- CHALLENGE: Reproduce the data below word for word, leaving out the pictures.

* BEGIN *

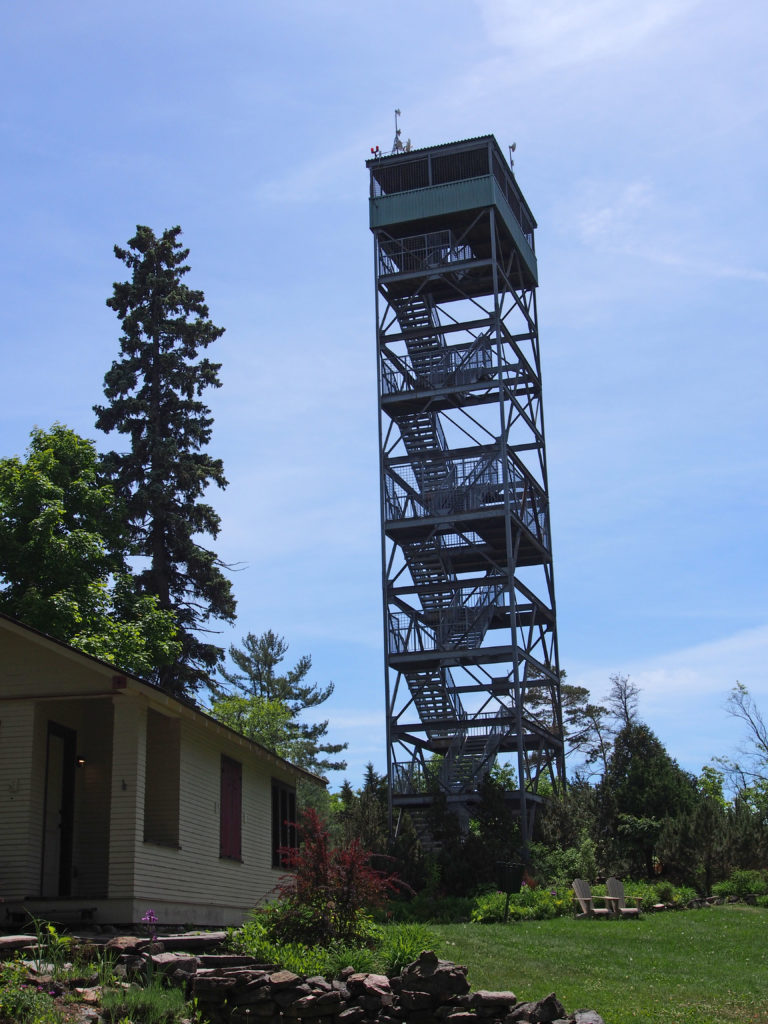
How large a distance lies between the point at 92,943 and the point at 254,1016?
6.79ft

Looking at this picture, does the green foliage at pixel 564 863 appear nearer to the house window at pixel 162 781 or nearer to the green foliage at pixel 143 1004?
the house window at pixel 162 781

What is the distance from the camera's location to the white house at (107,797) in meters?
16.2

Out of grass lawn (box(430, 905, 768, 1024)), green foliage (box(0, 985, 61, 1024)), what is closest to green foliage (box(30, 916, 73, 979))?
green foliage (box(0, 985, 61, 1024))

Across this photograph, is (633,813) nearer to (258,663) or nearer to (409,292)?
(409,292)

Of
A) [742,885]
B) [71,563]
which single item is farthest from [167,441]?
[742,885]

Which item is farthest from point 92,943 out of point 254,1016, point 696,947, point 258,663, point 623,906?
point 258,663

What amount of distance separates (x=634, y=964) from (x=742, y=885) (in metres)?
12.1

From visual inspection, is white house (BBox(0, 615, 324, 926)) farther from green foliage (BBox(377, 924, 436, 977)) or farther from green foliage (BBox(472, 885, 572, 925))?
green foliage (BBox(472, 885, 572, 925))

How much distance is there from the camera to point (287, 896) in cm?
1503

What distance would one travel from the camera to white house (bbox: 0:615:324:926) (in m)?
16.2

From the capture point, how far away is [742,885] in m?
27.5

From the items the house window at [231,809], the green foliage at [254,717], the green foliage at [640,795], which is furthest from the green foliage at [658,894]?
the green foliage at [254,717]

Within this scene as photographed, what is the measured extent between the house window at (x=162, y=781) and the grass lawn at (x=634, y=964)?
451cm

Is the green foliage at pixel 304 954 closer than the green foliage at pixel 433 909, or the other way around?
the green foliage at pixel 304 954
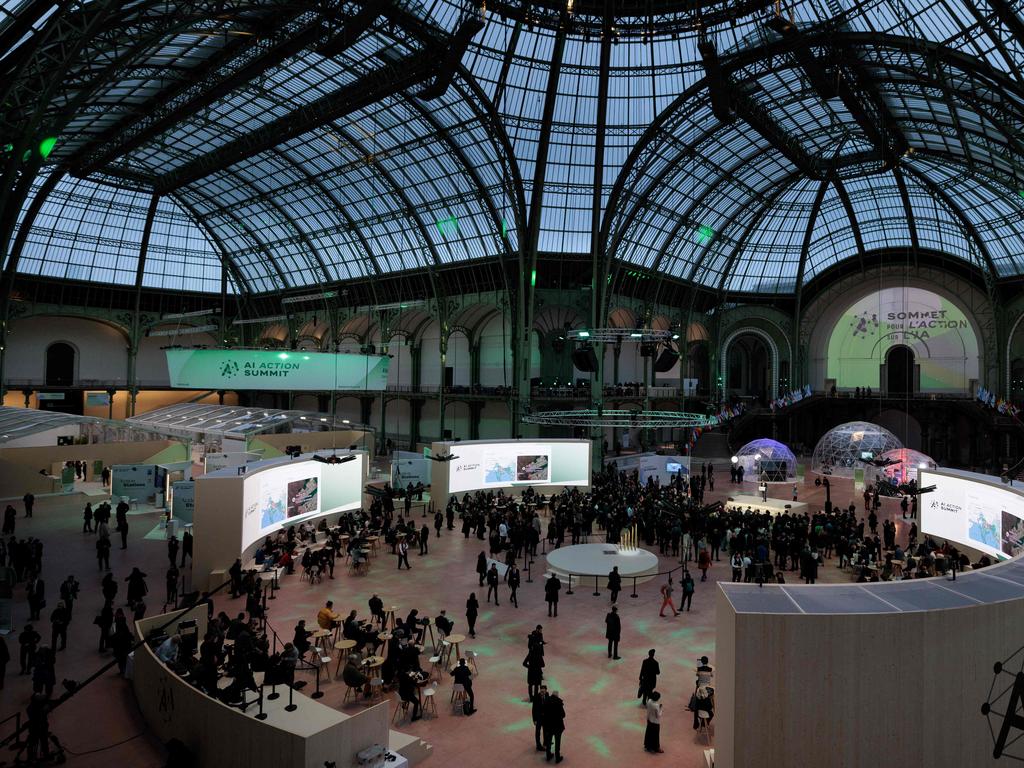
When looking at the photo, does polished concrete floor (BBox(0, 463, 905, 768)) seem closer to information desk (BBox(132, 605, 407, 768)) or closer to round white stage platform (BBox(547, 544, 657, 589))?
round white stage platform (BBox(547, 544, 657, 589))

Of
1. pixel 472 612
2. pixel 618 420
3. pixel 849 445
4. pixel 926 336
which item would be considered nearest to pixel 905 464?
pixel 849 445

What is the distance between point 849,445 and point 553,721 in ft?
103

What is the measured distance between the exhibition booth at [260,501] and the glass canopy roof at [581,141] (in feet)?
44.6

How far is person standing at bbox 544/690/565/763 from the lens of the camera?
9.58 metres

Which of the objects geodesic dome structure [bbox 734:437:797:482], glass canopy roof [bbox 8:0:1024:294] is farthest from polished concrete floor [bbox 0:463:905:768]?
glass canopy roof [bbox 8:0:1024:294]

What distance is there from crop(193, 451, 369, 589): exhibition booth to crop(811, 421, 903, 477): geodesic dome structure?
25.2 meters

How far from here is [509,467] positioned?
29.9 m

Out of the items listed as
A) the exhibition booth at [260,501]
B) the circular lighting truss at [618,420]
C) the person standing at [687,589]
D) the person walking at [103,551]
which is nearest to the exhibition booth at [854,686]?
the person standing at [687,589]

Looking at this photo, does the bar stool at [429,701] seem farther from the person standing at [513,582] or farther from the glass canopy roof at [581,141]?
the glass canopy roof at [581,141]

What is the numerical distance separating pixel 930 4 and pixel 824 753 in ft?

* END *

- SOLUTION FOR THIS TASK:
How large a distance lies between the point at 92,943 and the point at 254,1016?
6.79ft

Looking at this picture, does the green foliage at pixel 564 863 appear nearer to the house window at pixel 162 781 or nearer to the green foliage at pixel 143 1004?
the house window at pixel 162 781

What is the distance from the camera's location to the white house at (107,797) in meters?
16.2

Out of grass lawn (box(430, 905, 768, 1024)), green foliage (box(0, 985, 61, 1024)), what is closest to green foliage (box(30, 916, 73, 979))?
green foliage (box(0, 985, 61, 1024))

Across this photograph, is (633,813) nearer to (258,663) or nearer to (409,292)?
(409,292)

Of
A) [742,885]
B) [71,563]
which single item is farthest from [167,441]?
[742,885]

Which item is farthest from point 92,943 out of point 254,1016, point 696,947, point 258,663, point 623,906?
point 258,663

What amount of distance separates (x=634, y=964) from (x=742, y=885) (in metres)?
12.1

From visual inspection, is white house (BBox(0, 615, 324, 926)) farther from green foliage (BBox(377, 924, 436, 977)) or farther from green foliage (BBox(472, 885, 572, 925))?
green foliage (BBox(472, 885, 572, 925))

How much distance is there from the camera to point (287, 896) in cm?
1503

What distance would one travel from the camera to white house (bbox: 0:615:324:926) (in m)?
16.2

From the capture point, how far away is [742,885] in m?
27.5

From the items the house window at [231,809], the green foliage at [254,717], the green foliage at [640,795], which is furthest from the green foliage at [658,894]?
the green foliage at [254,717]

Within this scene as photographed, what is the measured extent between the house window at (x=162, y=781) and the grass lawn at (x=634, y=964)?
451cm

Is the green foliage at pixel 304 954 closer than the green foliage at pixel 433 909, or the other way around?
the green foliage at pixel 304 954
When looking at the photo, does polished concrete floor (BBox(0, 463, 905, 768)) seem closer to information desk (BBox(132, 605, 407, 768)) or closer to round white stage platform (BBox(547, 544, 657, 589))?
round white stage platform (BBox(547, 544, 657, 589))

Of
1. pixel 472 612
2. pixel 618 420
3. pixel 849 445
4. pixel 926 336
which item would be considered nearest to pixel 905 464?
pixel 849 445

What is the distance between point 849,445 and point 553,721 in ft?
103

What is the measured distance between the exhibition booth at [260,501] and the glass canopy roof at [581,141] (in feet)?
44.6

How far is person standing at bbox 544/690/565/763 from the lens of the camera?
9.58 metres

Which of the objects geodesic dome structure [bbox 734:437:797:482], glass canopy roof [bbox 8:0:1024:294] is farthest from polished concrete floor [bbox 0:463:905:768]?
glass canopy roof [bbox 8:0:1024:294]

What distance is there from crop(193, 451, 369, 589): exhibition booth to crop(811, 421, 903, 477): geodesic dome structure?
25.2 meters

How far from here is [509,467] positioned?
29.9 m

Out of the items listed as
A) the exhibition booth at [260,501]
B) the circular lighting truss at [618,420]
C) the person standing at [687,589]
D) the person walking at [103,551]
which is nearest to the exhibition booth at [854,686]?
the person standing at [687,589]

Looking at this photo, does the bar stool at [429,701] seem farther from the person standing at [513,582] or farther from the glass canopy roof at [581,141]?
the glass canopy roof at [581,141]

What is the numerical distance separating pixel 930 4 and pixel 824 753 in ft?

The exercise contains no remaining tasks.